Extract to read:
START
I will use the other blog (http://andiskaulins.spaces.live.com) to show the photos I took last week. I will publish my thoughts about last week in this blog in no particular order.
Today, we will sit about the apartment, rest, relax and make love. I will try to read through all the entries Seablogger made in the past week.
Last week, the wife advised me to not complain. She did not make any effort to sell me on her plans for the week.
As soon as we passed the gates to the Dinosaur Park in Changzhou on May 1, we saw a near fight. One of the visitors was trying to attack a Park staff member who was wearing a teal Park jacket. Five of his co-workers, also wearing teal jackets, were needed to fend off the irate visitor who wanted to have a go at the particular staff member. Eventually, the irate visitor was subdued enough that the targeted worker could be taken away. Thinking of the tour group that took the wife and me to the Great Wall, I yearned to see the visitor get at the worker. But of course he didn't. This was the defining moment of my week.
I was so bored that I was actually looking forward to watching a NBA basketball game. The NBA is big in China. In the countryside I could see images of NBA players (not just Yao Ming) everywhere. In Huangqiao, a sports shoe shop had a huge picture of Shane Battier on its walls.
I had to watch a lot of Chinese TV to pass the time. There is one English language television channel in China CCTV9 or CCTV International as it calls itself. When it came to Wuxi, it was exciting for one day. Foreigners instead try to watch Satellite TV. CCTV9 news lead story is almost always about some country's leaders visiting China. Then there is aways video of the foreign leader meeting a Chinese leader accompanied by an announcer telling us that both leaders pledged to improve their countries' relations and that the visiting leader affirmed the One China policy. There is a vague anti-American slant to everything. (because of this, I have had the anti-American expats tell me that CCTV9 is more balanced than Fox News. Seriously) I watched reports of a World Wildlife Federation conference where America was declared the most guilty on Global Warming and that China was passing legislation and enacting programs to reduce CO2 emissions. CCTV9 also gives lead coverage to any inter-governmental or U.N. conference imaginable. Last week, there was an ASEAN meeting of finance ministers.
Countryside drivers are more daring and reckless than City Drivers. Trucks attempting to pass other trucks on the freeway must be careful of cars passing on the right and then attempting to cut in between the closing gap between the two trucks. A ballsy maneuver that one would never see in Canada, I saw done in Changzhou four times. A driver, approaching a line up of cars stopped at a red light, instead of stopping will pass all the cars on the left and then enter an intersection. Medians on countryside streets do nothing to separate traffic going in opposite directions. If a driver sees a delay ahead on his side of the street he will simply go on the other side of the median.
It was a shame to learn about Manchester United losing to AC Milan, The Canucks being eliminated by the Ducks and the Rockets losing to the Jazz. But at least the Conservatives won in France. I will give a mild Vive Le France!! Unfortunately, this Sarkozy is a little soft-headed on issues of importance like Global Warming and Iraq. But the alternative, the candidate Royal was singing right out of the Left Wing handbook.
I spent six days without talking to a foreigner. Last night, I went to Ronnie's Australian Pub with the King of Wuxi. Many of the King's subjects complained of the crowds everywhere during the May holiday making it impossible to enjoy anything.
END
Picture-based spatial questions:
START
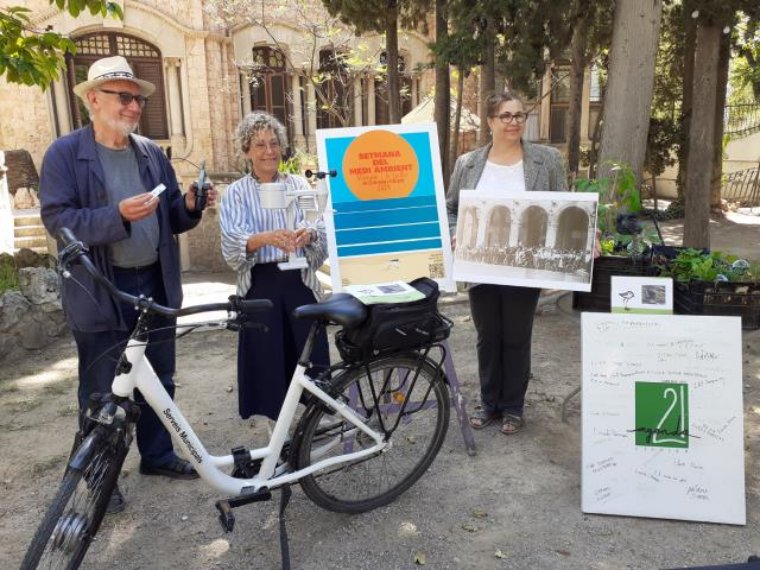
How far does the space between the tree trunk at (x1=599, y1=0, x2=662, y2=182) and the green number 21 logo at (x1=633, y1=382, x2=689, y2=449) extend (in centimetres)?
246

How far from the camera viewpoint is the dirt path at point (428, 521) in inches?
100

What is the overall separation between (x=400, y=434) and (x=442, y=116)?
5.96m

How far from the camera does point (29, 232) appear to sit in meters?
9.97

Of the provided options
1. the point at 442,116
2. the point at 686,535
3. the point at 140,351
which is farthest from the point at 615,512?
the point at 442,116

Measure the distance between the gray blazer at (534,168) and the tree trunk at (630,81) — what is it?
1.74m

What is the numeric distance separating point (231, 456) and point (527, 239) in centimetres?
171

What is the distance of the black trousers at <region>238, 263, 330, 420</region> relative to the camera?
9.74 ft

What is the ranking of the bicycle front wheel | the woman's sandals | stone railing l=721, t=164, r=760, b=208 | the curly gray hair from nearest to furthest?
the bicycle front wheel, the curly gray hair, the woman's sandals, stone railing l=721, t=164, r=760, b=208

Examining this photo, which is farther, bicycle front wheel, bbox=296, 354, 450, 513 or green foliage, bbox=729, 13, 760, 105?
green foliage, bbox=729, 13, 760, 105

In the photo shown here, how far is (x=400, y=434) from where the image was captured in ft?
10.8

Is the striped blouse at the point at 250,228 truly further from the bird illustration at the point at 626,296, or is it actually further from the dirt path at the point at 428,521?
the bird illustration at the point at 626,296

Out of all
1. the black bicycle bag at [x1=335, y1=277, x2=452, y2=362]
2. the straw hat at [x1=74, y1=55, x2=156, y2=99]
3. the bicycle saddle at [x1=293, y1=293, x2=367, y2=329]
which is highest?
the straw hat at [x1=74, y1=55, x2=156, y2=99]

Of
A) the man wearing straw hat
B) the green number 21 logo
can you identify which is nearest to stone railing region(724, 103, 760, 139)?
the green number 21 logo

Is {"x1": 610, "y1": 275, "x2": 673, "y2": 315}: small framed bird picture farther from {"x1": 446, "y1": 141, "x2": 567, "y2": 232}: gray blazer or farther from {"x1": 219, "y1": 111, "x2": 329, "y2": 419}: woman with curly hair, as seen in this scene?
{"x1": 219, "y1": 111, "x2": 329, "y2": 419}: woman with curly hair
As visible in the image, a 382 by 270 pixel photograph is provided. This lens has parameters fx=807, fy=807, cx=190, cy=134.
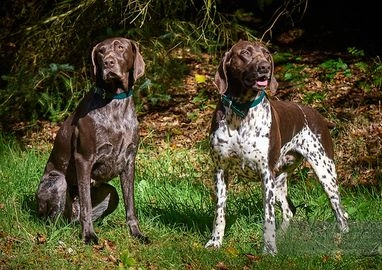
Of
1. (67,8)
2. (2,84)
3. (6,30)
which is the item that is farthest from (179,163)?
(6,30)

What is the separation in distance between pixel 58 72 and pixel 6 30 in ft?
11.4

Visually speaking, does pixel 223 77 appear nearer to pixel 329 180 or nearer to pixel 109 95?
pixel 109 95

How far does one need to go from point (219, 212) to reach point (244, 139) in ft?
2.22

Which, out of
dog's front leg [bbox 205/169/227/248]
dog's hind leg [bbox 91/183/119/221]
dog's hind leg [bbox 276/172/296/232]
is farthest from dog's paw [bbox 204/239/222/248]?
dog's hind leg [bbox 91/183/119/221]

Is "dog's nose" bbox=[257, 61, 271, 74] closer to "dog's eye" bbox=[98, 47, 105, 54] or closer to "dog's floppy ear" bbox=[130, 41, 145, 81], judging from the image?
"dog's floppy ear" bbox=[130, 41, 145, 81]

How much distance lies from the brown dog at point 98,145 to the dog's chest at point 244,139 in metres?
0.76

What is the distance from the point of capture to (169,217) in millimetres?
7227

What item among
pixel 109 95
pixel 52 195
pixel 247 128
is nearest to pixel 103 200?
pixel 52 195

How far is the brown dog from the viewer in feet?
21.4

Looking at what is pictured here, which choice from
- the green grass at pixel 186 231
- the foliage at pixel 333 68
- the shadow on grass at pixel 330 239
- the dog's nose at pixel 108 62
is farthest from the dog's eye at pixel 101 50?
the foliage at pixel 333 68

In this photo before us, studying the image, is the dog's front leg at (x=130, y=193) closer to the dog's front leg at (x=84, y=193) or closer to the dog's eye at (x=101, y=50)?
the dog's front leg at (x=84, y=193)

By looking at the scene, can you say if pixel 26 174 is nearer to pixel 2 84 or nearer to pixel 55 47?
pixel 55 47

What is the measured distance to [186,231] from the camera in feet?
22.9

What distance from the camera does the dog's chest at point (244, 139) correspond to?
20.8 ft
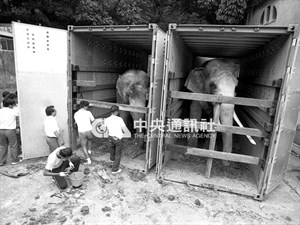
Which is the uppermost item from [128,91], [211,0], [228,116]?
[211,0]

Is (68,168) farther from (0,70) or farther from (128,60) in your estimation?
(0,70)

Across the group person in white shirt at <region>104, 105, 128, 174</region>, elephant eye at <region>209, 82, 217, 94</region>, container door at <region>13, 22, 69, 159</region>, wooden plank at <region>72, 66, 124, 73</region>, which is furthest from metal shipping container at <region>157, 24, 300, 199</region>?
container door at <region>13, 22, 69, 159</region>

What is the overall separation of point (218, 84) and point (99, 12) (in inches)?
467

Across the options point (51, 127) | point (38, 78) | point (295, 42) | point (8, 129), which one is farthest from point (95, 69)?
point (295, 42)

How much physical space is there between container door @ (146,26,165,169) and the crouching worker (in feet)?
4.56

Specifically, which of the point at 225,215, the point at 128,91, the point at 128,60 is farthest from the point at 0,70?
the point at 225,215

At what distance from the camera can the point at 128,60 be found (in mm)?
6645

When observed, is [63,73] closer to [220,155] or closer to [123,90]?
[123,90]

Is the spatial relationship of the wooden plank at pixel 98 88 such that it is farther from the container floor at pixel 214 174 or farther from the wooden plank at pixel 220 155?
the container floor at pixel 214 174

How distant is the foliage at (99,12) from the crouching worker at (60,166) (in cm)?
1110

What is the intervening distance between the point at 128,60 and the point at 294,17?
651 cm

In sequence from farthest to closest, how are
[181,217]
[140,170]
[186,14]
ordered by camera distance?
[186,14]
[140,170]
[181,217]

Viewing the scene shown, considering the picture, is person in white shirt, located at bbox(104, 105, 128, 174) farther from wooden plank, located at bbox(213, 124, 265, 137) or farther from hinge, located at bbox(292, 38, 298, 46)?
hinge, located at bbox(292, 38, 298, 46)

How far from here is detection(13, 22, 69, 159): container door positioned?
4.00 meters
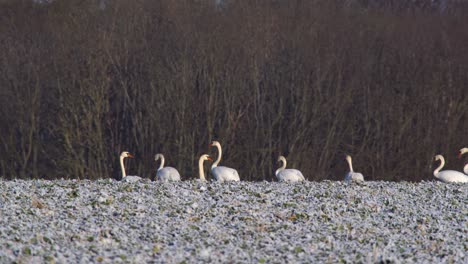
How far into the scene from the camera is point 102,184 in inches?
719

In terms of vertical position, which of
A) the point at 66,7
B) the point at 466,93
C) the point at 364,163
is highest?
the point at 66,7

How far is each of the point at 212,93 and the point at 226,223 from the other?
1579cm

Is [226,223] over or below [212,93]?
over

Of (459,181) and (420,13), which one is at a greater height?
(420,13)

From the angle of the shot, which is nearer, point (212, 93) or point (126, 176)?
point (126, 176)

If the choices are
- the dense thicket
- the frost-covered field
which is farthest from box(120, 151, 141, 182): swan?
the dense thicket

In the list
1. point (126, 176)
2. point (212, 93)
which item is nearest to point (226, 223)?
point (126, 176)

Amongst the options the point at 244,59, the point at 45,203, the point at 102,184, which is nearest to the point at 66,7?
the point at 244,59

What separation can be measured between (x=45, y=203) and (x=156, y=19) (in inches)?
A: 636

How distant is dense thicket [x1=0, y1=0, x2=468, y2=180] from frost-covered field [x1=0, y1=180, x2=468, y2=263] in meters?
10.8

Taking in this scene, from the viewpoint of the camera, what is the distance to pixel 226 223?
14047mm

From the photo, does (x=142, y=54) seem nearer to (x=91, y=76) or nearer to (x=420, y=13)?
(x=91, y=76)

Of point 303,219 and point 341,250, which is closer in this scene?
point 341,250

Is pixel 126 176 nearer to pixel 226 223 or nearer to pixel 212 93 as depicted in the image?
pixel 212 93
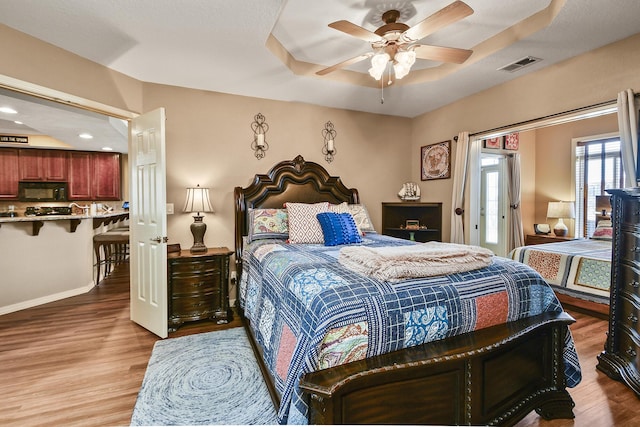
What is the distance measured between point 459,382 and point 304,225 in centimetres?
200

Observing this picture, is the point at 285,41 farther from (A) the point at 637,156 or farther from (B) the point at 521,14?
(A) the point at 637,156

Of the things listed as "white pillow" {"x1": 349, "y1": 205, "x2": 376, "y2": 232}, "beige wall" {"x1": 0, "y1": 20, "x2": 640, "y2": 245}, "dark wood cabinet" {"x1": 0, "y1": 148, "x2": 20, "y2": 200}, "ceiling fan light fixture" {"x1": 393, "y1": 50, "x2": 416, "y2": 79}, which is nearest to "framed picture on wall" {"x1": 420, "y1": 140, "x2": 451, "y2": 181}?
"beige wall" {"x1": 0, "y1": 20, "x2": 640, "y2": 245}

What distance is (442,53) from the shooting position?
227 cm

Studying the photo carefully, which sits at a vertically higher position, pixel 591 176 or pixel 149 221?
pixel 591 176

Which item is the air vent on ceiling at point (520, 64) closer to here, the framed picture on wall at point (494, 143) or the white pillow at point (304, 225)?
the framed picture on wall at point (494, 143)

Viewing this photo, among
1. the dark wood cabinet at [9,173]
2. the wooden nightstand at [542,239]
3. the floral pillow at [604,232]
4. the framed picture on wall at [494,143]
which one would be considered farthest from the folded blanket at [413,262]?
the dark wood cabinet at [9,173]

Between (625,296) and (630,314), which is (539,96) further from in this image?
(630,314)

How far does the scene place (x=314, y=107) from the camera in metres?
4.07

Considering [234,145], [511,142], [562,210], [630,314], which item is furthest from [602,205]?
[234,145]

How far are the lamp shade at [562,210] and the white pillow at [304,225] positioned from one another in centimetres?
438

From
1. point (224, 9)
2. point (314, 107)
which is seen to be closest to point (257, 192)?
Result: point (314, 107)

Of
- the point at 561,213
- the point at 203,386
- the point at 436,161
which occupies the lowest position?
the point at 203,386

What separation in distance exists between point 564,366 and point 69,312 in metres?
4.54

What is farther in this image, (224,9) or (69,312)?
(69,312)
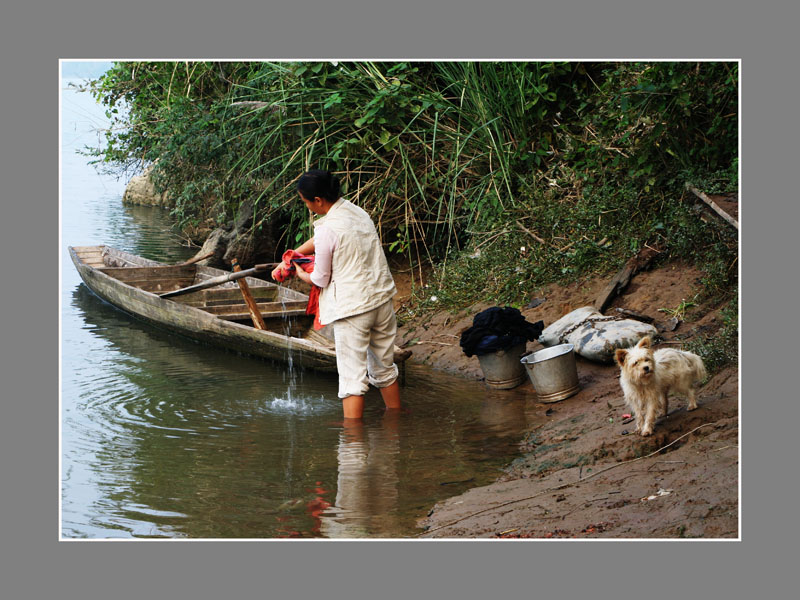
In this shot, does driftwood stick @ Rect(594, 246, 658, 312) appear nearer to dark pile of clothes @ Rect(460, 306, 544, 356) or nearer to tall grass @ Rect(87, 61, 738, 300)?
tall grass @ Rect(87, 61, 738, 300)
END
Short task 1:
Name every sports team that the blog post mentions.
Short task 2:
Carry on the blog post about the May holiday week in China from its final sentence.
The entries are not needed for anything here.

Final result 1:
Manchester United, AC Milan, the Canucks, the Ducks, the Rockets, the Jazz

Final result 2:
The Chinese countryside seems a squalid place to Western eyes. The only thing comparable to the squalor you find in the countryside can be found in Canadian Indian Reserves (where of course you will also find the greatest concentration of government social bureaucracies). My in laws have no hot water, no garbage collection, no theatres, no Internet, no sanitation, no culture and no civic pride. And yet, they are happier than pigs in shit because their life has improved, thanks to market forces, since 1980. More and more of the basic necessities are available. Too bad I don't know enough Chinese to ask the countrysiders how ownership of farm land works.
CCTV7 has a military show where the studio hosts are wearing military uniforms. The military are shown training, having fun on the many trips the military allows them to have and helping the populace like social workers. During the May holiday, soldiers were acting as guides in some national parks. Furthermore, I saw video of soldiers feeding monkeys and picking oranges.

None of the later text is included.